Results: : A total of 1610 AS patients were included in the analysis. Most (76.8%) were men and the median age was 37 years with 5.73 median AS duration. 129 infection events occurred during 5020.5 person-years of follow-up. The most frequent infections were upper and lower respiratory tract (39.8%), followed by herpes zoster (23.7%), skin and soft tissue (except herpes infection), gastrointestinal tract, and genitourinary tract.
The overall incidence of any infection was 25.7/1000 patient-years (PY) of follow-up (95% confidence interval [CI] 21.5 - 30.5) : 29.5/1000 PY (95% CI 20.6 – 41.1) among those treated with infliximab and biosimilar ; 26.8/1000 PY (95% CI 20.1 – 34.9) among those treated with adalimumab ; 21.5/1000 PY (95% CI 14.1 -31.6) among those treated with golimumab ; 17.8/1000 PY (95% CI 9.5 -30.5) among those treated with etanercept and biosimilar. ; 81.1/1000 PY (95% CI 2.1 – 451.9) among those treated with secukinumab. Significant univariate risk factors for infection were age, ischemic heart disease, complicated diabetes, solid tumor, abnormal chest x-ray, anemia, and biologics user. In multivariate Cox regression model, ischemic heart disease, very high disease activity (ASDAS-ESR >3.5), complicated diabetes, abnormal chest x-ray and current biologics users remained significant.

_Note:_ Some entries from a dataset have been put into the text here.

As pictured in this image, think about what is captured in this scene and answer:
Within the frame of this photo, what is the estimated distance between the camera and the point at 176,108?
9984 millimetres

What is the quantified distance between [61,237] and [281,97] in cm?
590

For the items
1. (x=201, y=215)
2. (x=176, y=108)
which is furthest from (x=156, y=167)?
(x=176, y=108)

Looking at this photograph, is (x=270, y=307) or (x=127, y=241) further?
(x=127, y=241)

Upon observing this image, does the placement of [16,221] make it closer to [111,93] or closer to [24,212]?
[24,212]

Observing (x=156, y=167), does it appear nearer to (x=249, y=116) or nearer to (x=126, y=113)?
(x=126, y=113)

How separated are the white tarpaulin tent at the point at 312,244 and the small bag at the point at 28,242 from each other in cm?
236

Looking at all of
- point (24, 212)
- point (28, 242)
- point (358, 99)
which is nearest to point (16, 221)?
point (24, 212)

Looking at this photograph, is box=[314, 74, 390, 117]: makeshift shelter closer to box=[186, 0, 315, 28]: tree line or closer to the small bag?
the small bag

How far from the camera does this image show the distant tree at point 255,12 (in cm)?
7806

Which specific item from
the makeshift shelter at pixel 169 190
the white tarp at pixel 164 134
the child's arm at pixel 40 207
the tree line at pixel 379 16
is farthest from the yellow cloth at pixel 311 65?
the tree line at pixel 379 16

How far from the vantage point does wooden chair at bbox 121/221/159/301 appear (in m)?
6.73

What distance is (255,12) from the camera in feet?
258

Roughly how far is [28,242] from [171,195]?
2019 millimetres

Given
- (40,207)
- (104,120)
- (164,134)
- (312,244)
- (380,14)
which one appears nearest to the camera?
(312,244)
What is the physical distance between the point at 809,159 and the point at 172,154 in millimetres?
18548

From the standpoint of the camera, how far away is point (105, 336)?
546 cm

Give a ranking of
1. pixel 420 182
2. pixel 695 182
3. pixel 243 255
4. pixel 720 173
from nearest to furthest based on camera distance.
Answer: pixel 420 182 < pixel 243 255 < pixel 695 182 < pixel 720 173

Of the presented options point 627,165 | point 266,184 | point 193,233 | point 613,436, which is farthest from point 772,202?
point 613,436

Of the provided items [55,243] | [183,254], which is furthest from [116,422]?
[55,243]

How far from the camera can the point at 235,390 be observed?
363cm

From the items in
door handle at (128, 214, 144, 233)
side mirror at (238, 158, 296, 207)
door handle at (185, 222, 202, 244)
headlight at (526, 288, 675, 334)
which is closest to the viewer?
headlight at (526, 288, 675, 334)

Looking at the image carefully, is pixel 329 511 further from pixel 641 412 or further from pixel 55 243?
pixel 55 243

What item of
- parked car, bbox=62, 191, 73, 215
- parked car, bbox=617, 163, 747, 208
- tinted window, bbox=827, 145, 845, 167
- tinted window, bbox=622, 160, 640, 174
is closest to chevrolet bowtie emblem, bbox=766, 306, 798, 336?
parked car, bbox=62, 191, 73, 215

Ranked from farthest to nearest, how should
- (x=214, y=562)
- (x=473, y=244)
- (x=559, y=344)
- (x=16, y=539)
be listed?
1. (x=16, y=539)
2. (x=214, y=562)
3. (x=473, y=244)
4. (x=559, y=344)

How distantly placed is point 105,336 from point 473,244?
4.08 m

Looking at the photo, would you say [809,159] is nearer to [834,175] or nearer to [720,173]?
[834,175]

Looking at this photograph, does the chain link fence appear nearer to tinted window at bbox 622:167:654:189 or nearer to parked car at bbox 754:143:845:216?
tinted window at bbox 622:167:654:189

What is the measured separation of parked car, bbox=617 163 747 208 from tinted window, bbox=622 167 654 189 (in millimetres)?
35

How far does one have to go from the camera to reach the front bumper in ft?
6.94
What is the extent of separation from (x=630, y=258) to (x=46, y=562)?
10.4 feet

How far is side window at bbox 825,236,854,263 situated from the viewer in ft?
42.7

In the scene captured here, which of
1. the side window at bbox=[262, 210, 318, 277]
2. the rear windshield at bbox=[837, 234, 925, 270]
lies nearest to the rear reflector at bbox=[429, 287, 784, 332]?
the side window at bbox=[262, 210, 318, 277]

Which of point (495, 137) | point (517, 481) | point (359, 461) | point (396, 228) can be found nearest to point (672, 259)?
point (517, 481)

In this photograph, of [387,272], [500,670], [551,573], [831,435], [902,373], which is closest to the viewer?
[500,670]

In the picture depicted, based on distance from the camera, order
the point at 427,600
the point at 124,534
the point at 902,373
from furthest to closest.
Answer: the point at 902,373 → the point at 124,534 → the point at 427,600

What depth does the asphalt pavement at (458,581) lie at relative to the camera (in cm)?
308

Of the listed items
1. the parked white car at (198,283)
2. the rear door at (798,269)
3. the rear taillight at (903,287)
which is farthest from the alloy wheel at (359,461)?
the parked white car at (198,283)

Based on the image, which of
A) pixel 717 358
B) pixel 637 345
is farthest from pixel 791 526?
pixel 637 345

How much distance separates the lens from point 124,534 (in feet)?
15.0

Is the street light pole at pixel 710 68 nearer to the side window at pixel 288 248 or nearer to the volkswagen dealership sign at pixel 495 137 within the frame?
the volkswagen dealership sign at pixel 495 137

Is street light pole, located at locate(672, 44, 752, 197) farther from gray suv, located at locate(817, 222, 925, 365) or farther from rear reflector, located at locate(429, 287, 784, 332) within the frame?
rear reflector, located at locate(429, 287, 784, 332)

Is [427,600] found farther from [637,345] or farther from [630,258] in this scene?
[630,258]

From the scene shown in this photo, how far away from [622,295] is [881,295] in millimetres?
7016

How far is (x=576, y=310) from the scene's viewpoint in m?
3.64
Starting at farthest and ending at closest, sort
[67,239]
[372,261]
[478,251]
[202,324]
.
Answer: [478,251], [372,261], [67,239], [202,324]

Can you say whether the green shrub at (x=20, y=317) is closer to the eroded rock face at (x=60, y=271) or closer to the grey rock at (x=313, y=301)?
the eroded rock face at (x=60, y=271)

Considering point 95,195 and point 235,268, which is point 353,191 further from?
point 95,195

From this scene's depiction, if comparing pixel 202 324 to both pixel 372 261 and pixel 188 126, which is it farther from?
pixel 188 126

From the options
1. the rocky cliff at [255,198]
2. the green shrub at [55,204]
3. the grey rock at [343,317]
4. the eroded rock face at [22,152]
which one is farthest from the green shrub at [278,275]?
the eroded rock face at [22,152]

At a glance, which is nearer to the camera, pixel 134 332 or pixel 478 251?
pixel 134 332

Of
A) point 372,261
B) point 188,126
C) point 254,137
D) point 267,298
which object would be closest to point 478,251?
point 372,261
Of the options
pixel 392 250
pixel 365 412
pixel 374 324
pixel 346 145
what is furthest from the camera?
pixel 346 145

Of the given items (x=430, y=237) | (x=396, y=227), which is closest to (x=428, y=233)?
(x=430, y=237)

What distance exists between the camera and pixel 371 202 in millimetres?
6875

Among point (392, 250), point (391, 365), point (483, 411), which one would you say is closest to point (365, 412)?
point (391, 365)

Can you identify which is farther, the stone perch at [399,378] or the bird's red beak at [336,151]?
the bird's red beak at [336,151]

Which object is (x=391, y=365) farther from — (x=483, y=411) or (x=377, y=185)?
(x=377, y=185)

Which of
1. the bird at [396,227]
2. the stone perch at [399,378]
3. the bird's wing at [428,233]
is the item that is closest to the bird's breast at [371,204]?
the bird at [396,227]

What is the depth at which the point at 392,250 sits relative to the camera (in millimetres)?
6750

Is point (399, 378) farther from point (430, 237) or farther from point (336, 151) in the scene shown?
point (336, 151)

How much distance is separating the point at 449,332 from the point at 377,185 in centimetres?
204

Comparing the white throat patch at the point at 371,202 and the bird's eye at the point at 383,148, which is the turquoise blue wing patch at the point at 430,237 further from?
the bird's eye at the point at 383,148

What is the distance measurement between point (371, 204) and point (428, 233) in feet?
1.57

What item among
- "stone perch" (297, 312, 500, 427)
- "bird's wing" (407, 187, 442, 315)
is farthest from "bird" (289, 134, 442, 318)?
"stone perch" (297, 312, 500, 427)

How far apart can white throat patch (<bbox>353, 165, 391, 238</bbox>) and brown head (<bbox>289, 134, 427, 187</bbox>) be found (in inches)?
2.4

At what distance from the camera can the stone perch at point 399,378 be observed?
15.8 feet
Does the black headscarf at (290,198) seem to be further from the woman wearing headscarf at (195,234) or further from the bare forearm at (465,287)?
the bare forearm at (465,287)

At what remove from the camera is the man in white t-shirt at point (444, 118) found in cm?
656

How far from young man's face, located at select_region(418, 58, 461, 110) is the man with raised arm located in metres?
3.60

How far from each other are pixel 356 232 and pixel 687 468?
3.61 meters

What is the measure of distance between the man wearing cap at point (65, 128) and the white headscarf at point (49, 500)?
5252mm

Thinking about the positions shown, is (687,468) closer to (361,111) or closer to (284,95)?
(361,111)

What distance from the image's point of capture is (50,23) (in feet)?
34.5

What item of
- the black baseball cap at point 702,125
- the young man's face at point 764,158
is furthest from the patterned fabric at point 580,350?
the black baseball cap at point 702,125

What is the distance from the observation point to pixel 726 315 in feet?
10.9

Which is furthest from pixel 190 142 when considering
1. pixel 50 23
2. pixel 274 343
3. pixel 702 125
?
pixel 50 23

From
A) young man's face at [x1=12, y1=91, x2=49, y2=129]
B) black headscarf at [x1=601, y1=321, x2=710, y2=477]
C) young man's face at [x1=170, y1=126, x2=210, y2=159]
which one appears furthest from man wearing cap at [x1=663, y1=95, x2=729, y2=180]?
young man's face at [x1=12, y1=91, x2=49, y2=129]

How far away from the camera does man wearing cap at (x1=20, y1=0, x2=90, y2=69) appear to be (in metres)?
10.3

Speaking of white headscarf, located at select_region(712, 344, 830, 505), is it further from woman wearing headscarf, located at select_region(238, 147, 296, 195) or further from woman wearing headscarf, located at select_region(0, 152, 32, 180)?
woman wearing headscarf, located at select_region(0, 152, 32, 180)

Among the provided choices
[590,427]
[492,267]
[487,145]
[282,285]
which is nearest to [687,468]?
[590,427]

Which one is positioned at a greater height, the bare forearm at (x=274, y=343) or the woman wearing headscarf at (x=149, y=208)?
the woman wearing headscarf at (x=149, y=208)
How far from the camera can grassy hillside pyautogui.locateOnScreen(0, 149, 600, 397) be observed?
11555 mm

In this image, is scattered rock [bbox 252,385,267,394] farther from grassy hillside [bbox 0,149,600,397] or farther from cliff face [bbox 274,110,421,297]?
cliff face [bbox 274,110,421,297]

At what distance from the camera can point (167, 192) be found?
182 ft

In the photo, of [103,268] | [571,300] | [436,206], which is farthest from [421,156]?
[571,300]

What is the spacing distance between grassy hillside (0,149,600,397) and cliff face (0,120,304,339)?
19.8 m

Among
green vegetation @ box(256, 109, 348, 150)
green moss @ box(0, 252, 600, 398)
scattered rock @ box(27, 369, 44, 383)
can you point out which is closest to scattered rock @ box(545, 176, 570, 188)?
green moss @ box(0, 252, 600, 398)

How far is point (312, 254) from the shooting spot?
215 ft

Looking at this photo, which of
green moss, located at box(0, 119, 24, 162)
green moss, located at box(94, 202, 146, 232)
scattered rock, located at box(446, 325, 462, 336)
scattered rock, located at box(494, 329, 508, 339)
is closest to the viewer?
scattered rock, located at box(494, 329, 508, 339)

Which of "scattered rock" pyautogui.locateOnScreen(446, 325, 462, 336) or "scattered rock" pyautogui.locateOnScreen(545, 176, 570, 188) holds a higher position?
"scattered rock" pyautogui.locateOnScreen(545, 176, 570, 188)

Conclusion: : We have presented the first epidemiological data on Korean patients with AS for incidence rate and infection risk by organ-specific using prospective longitudinal real-world data. In the KOBIO-AS registry, the total incidence rate of infections was 26 events/1000 PY of follow-up, with respiratory infection being the most common, followed by herpes zoster infection. In this large cohort of AS patients, ischemic heart disease, very high disease activity (ASDAS-ESR >3.5), complicated diabetes, abnormal chest x-ray and current biologics user were risk factors for any infection in this large cohort of patients with AS, whereas male gender was protective factor for developing infection.